Alison GoldfrappThe ethereal vocals of Alison Goldfrapp are hear for you aural pleasure.

Ooooh it’s here! It’s here !  The ethereal vocals of Alison Goldfrapp that can only mean  a new Goldfrapp album. Check out  the  trailer for the long awaited new Goldfrapp album Tales Of Us.  This has been 2 years in the making and it is their most narrative, cinematic and intimate recording to date.

Goldfrapp have spent the last decade trying on different outfits, never really letting anything stick long enough to see if it was a good look.

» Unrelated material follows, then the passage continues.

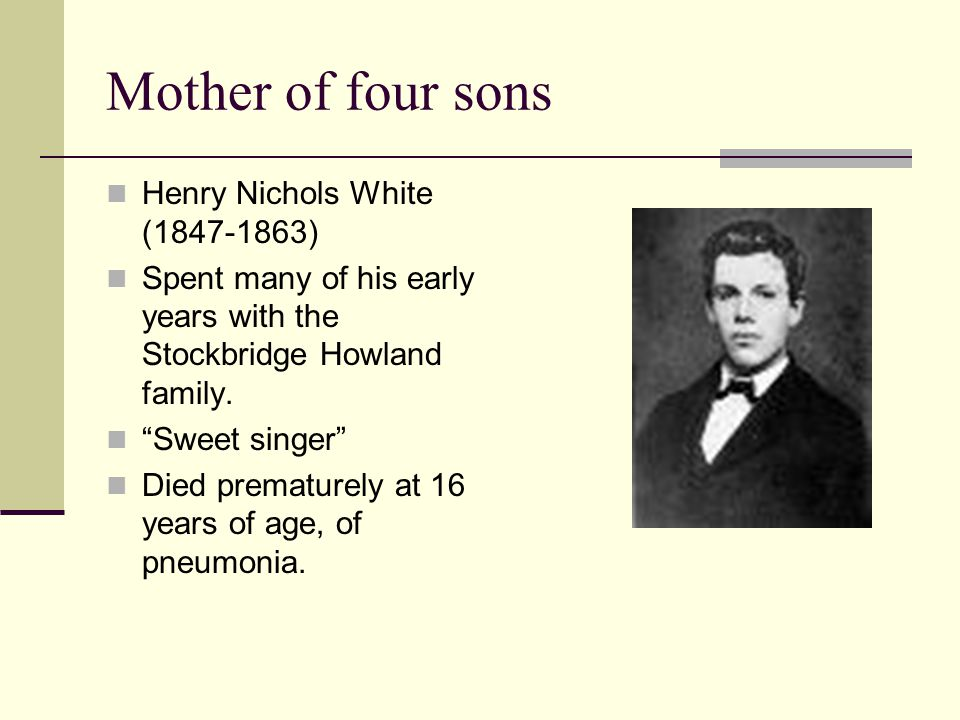 Mother of four sons Henry Nichols White (1847-1863)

It’s a strategy that pays off as often as it turns out distracting: they’ve struck gold (the sensual disco of Supernature), they’ve fallen flat (2008’s snoozeworthy Seventh Tree), and they’ve stumbled admirably (the uneven 80s pastiche of Head First). But on Tales of Us, their sixth album, they return to the sound of the album that originally made them famous, 2000’s fantastically witchy Felt Mountain. Touching on that record’s folkier side and running with it, the new record is a delicate affair every bit as fragile as the romantic themes it obsesses over. And while it’s not a full back-to-2000 affair, some of the duo’s unique imagination is replaced with a traditionalism that feels incongruous with the rest of their career.

Tales of Us, two years in gestation, was recorded in the English countryside, and it sounds like it.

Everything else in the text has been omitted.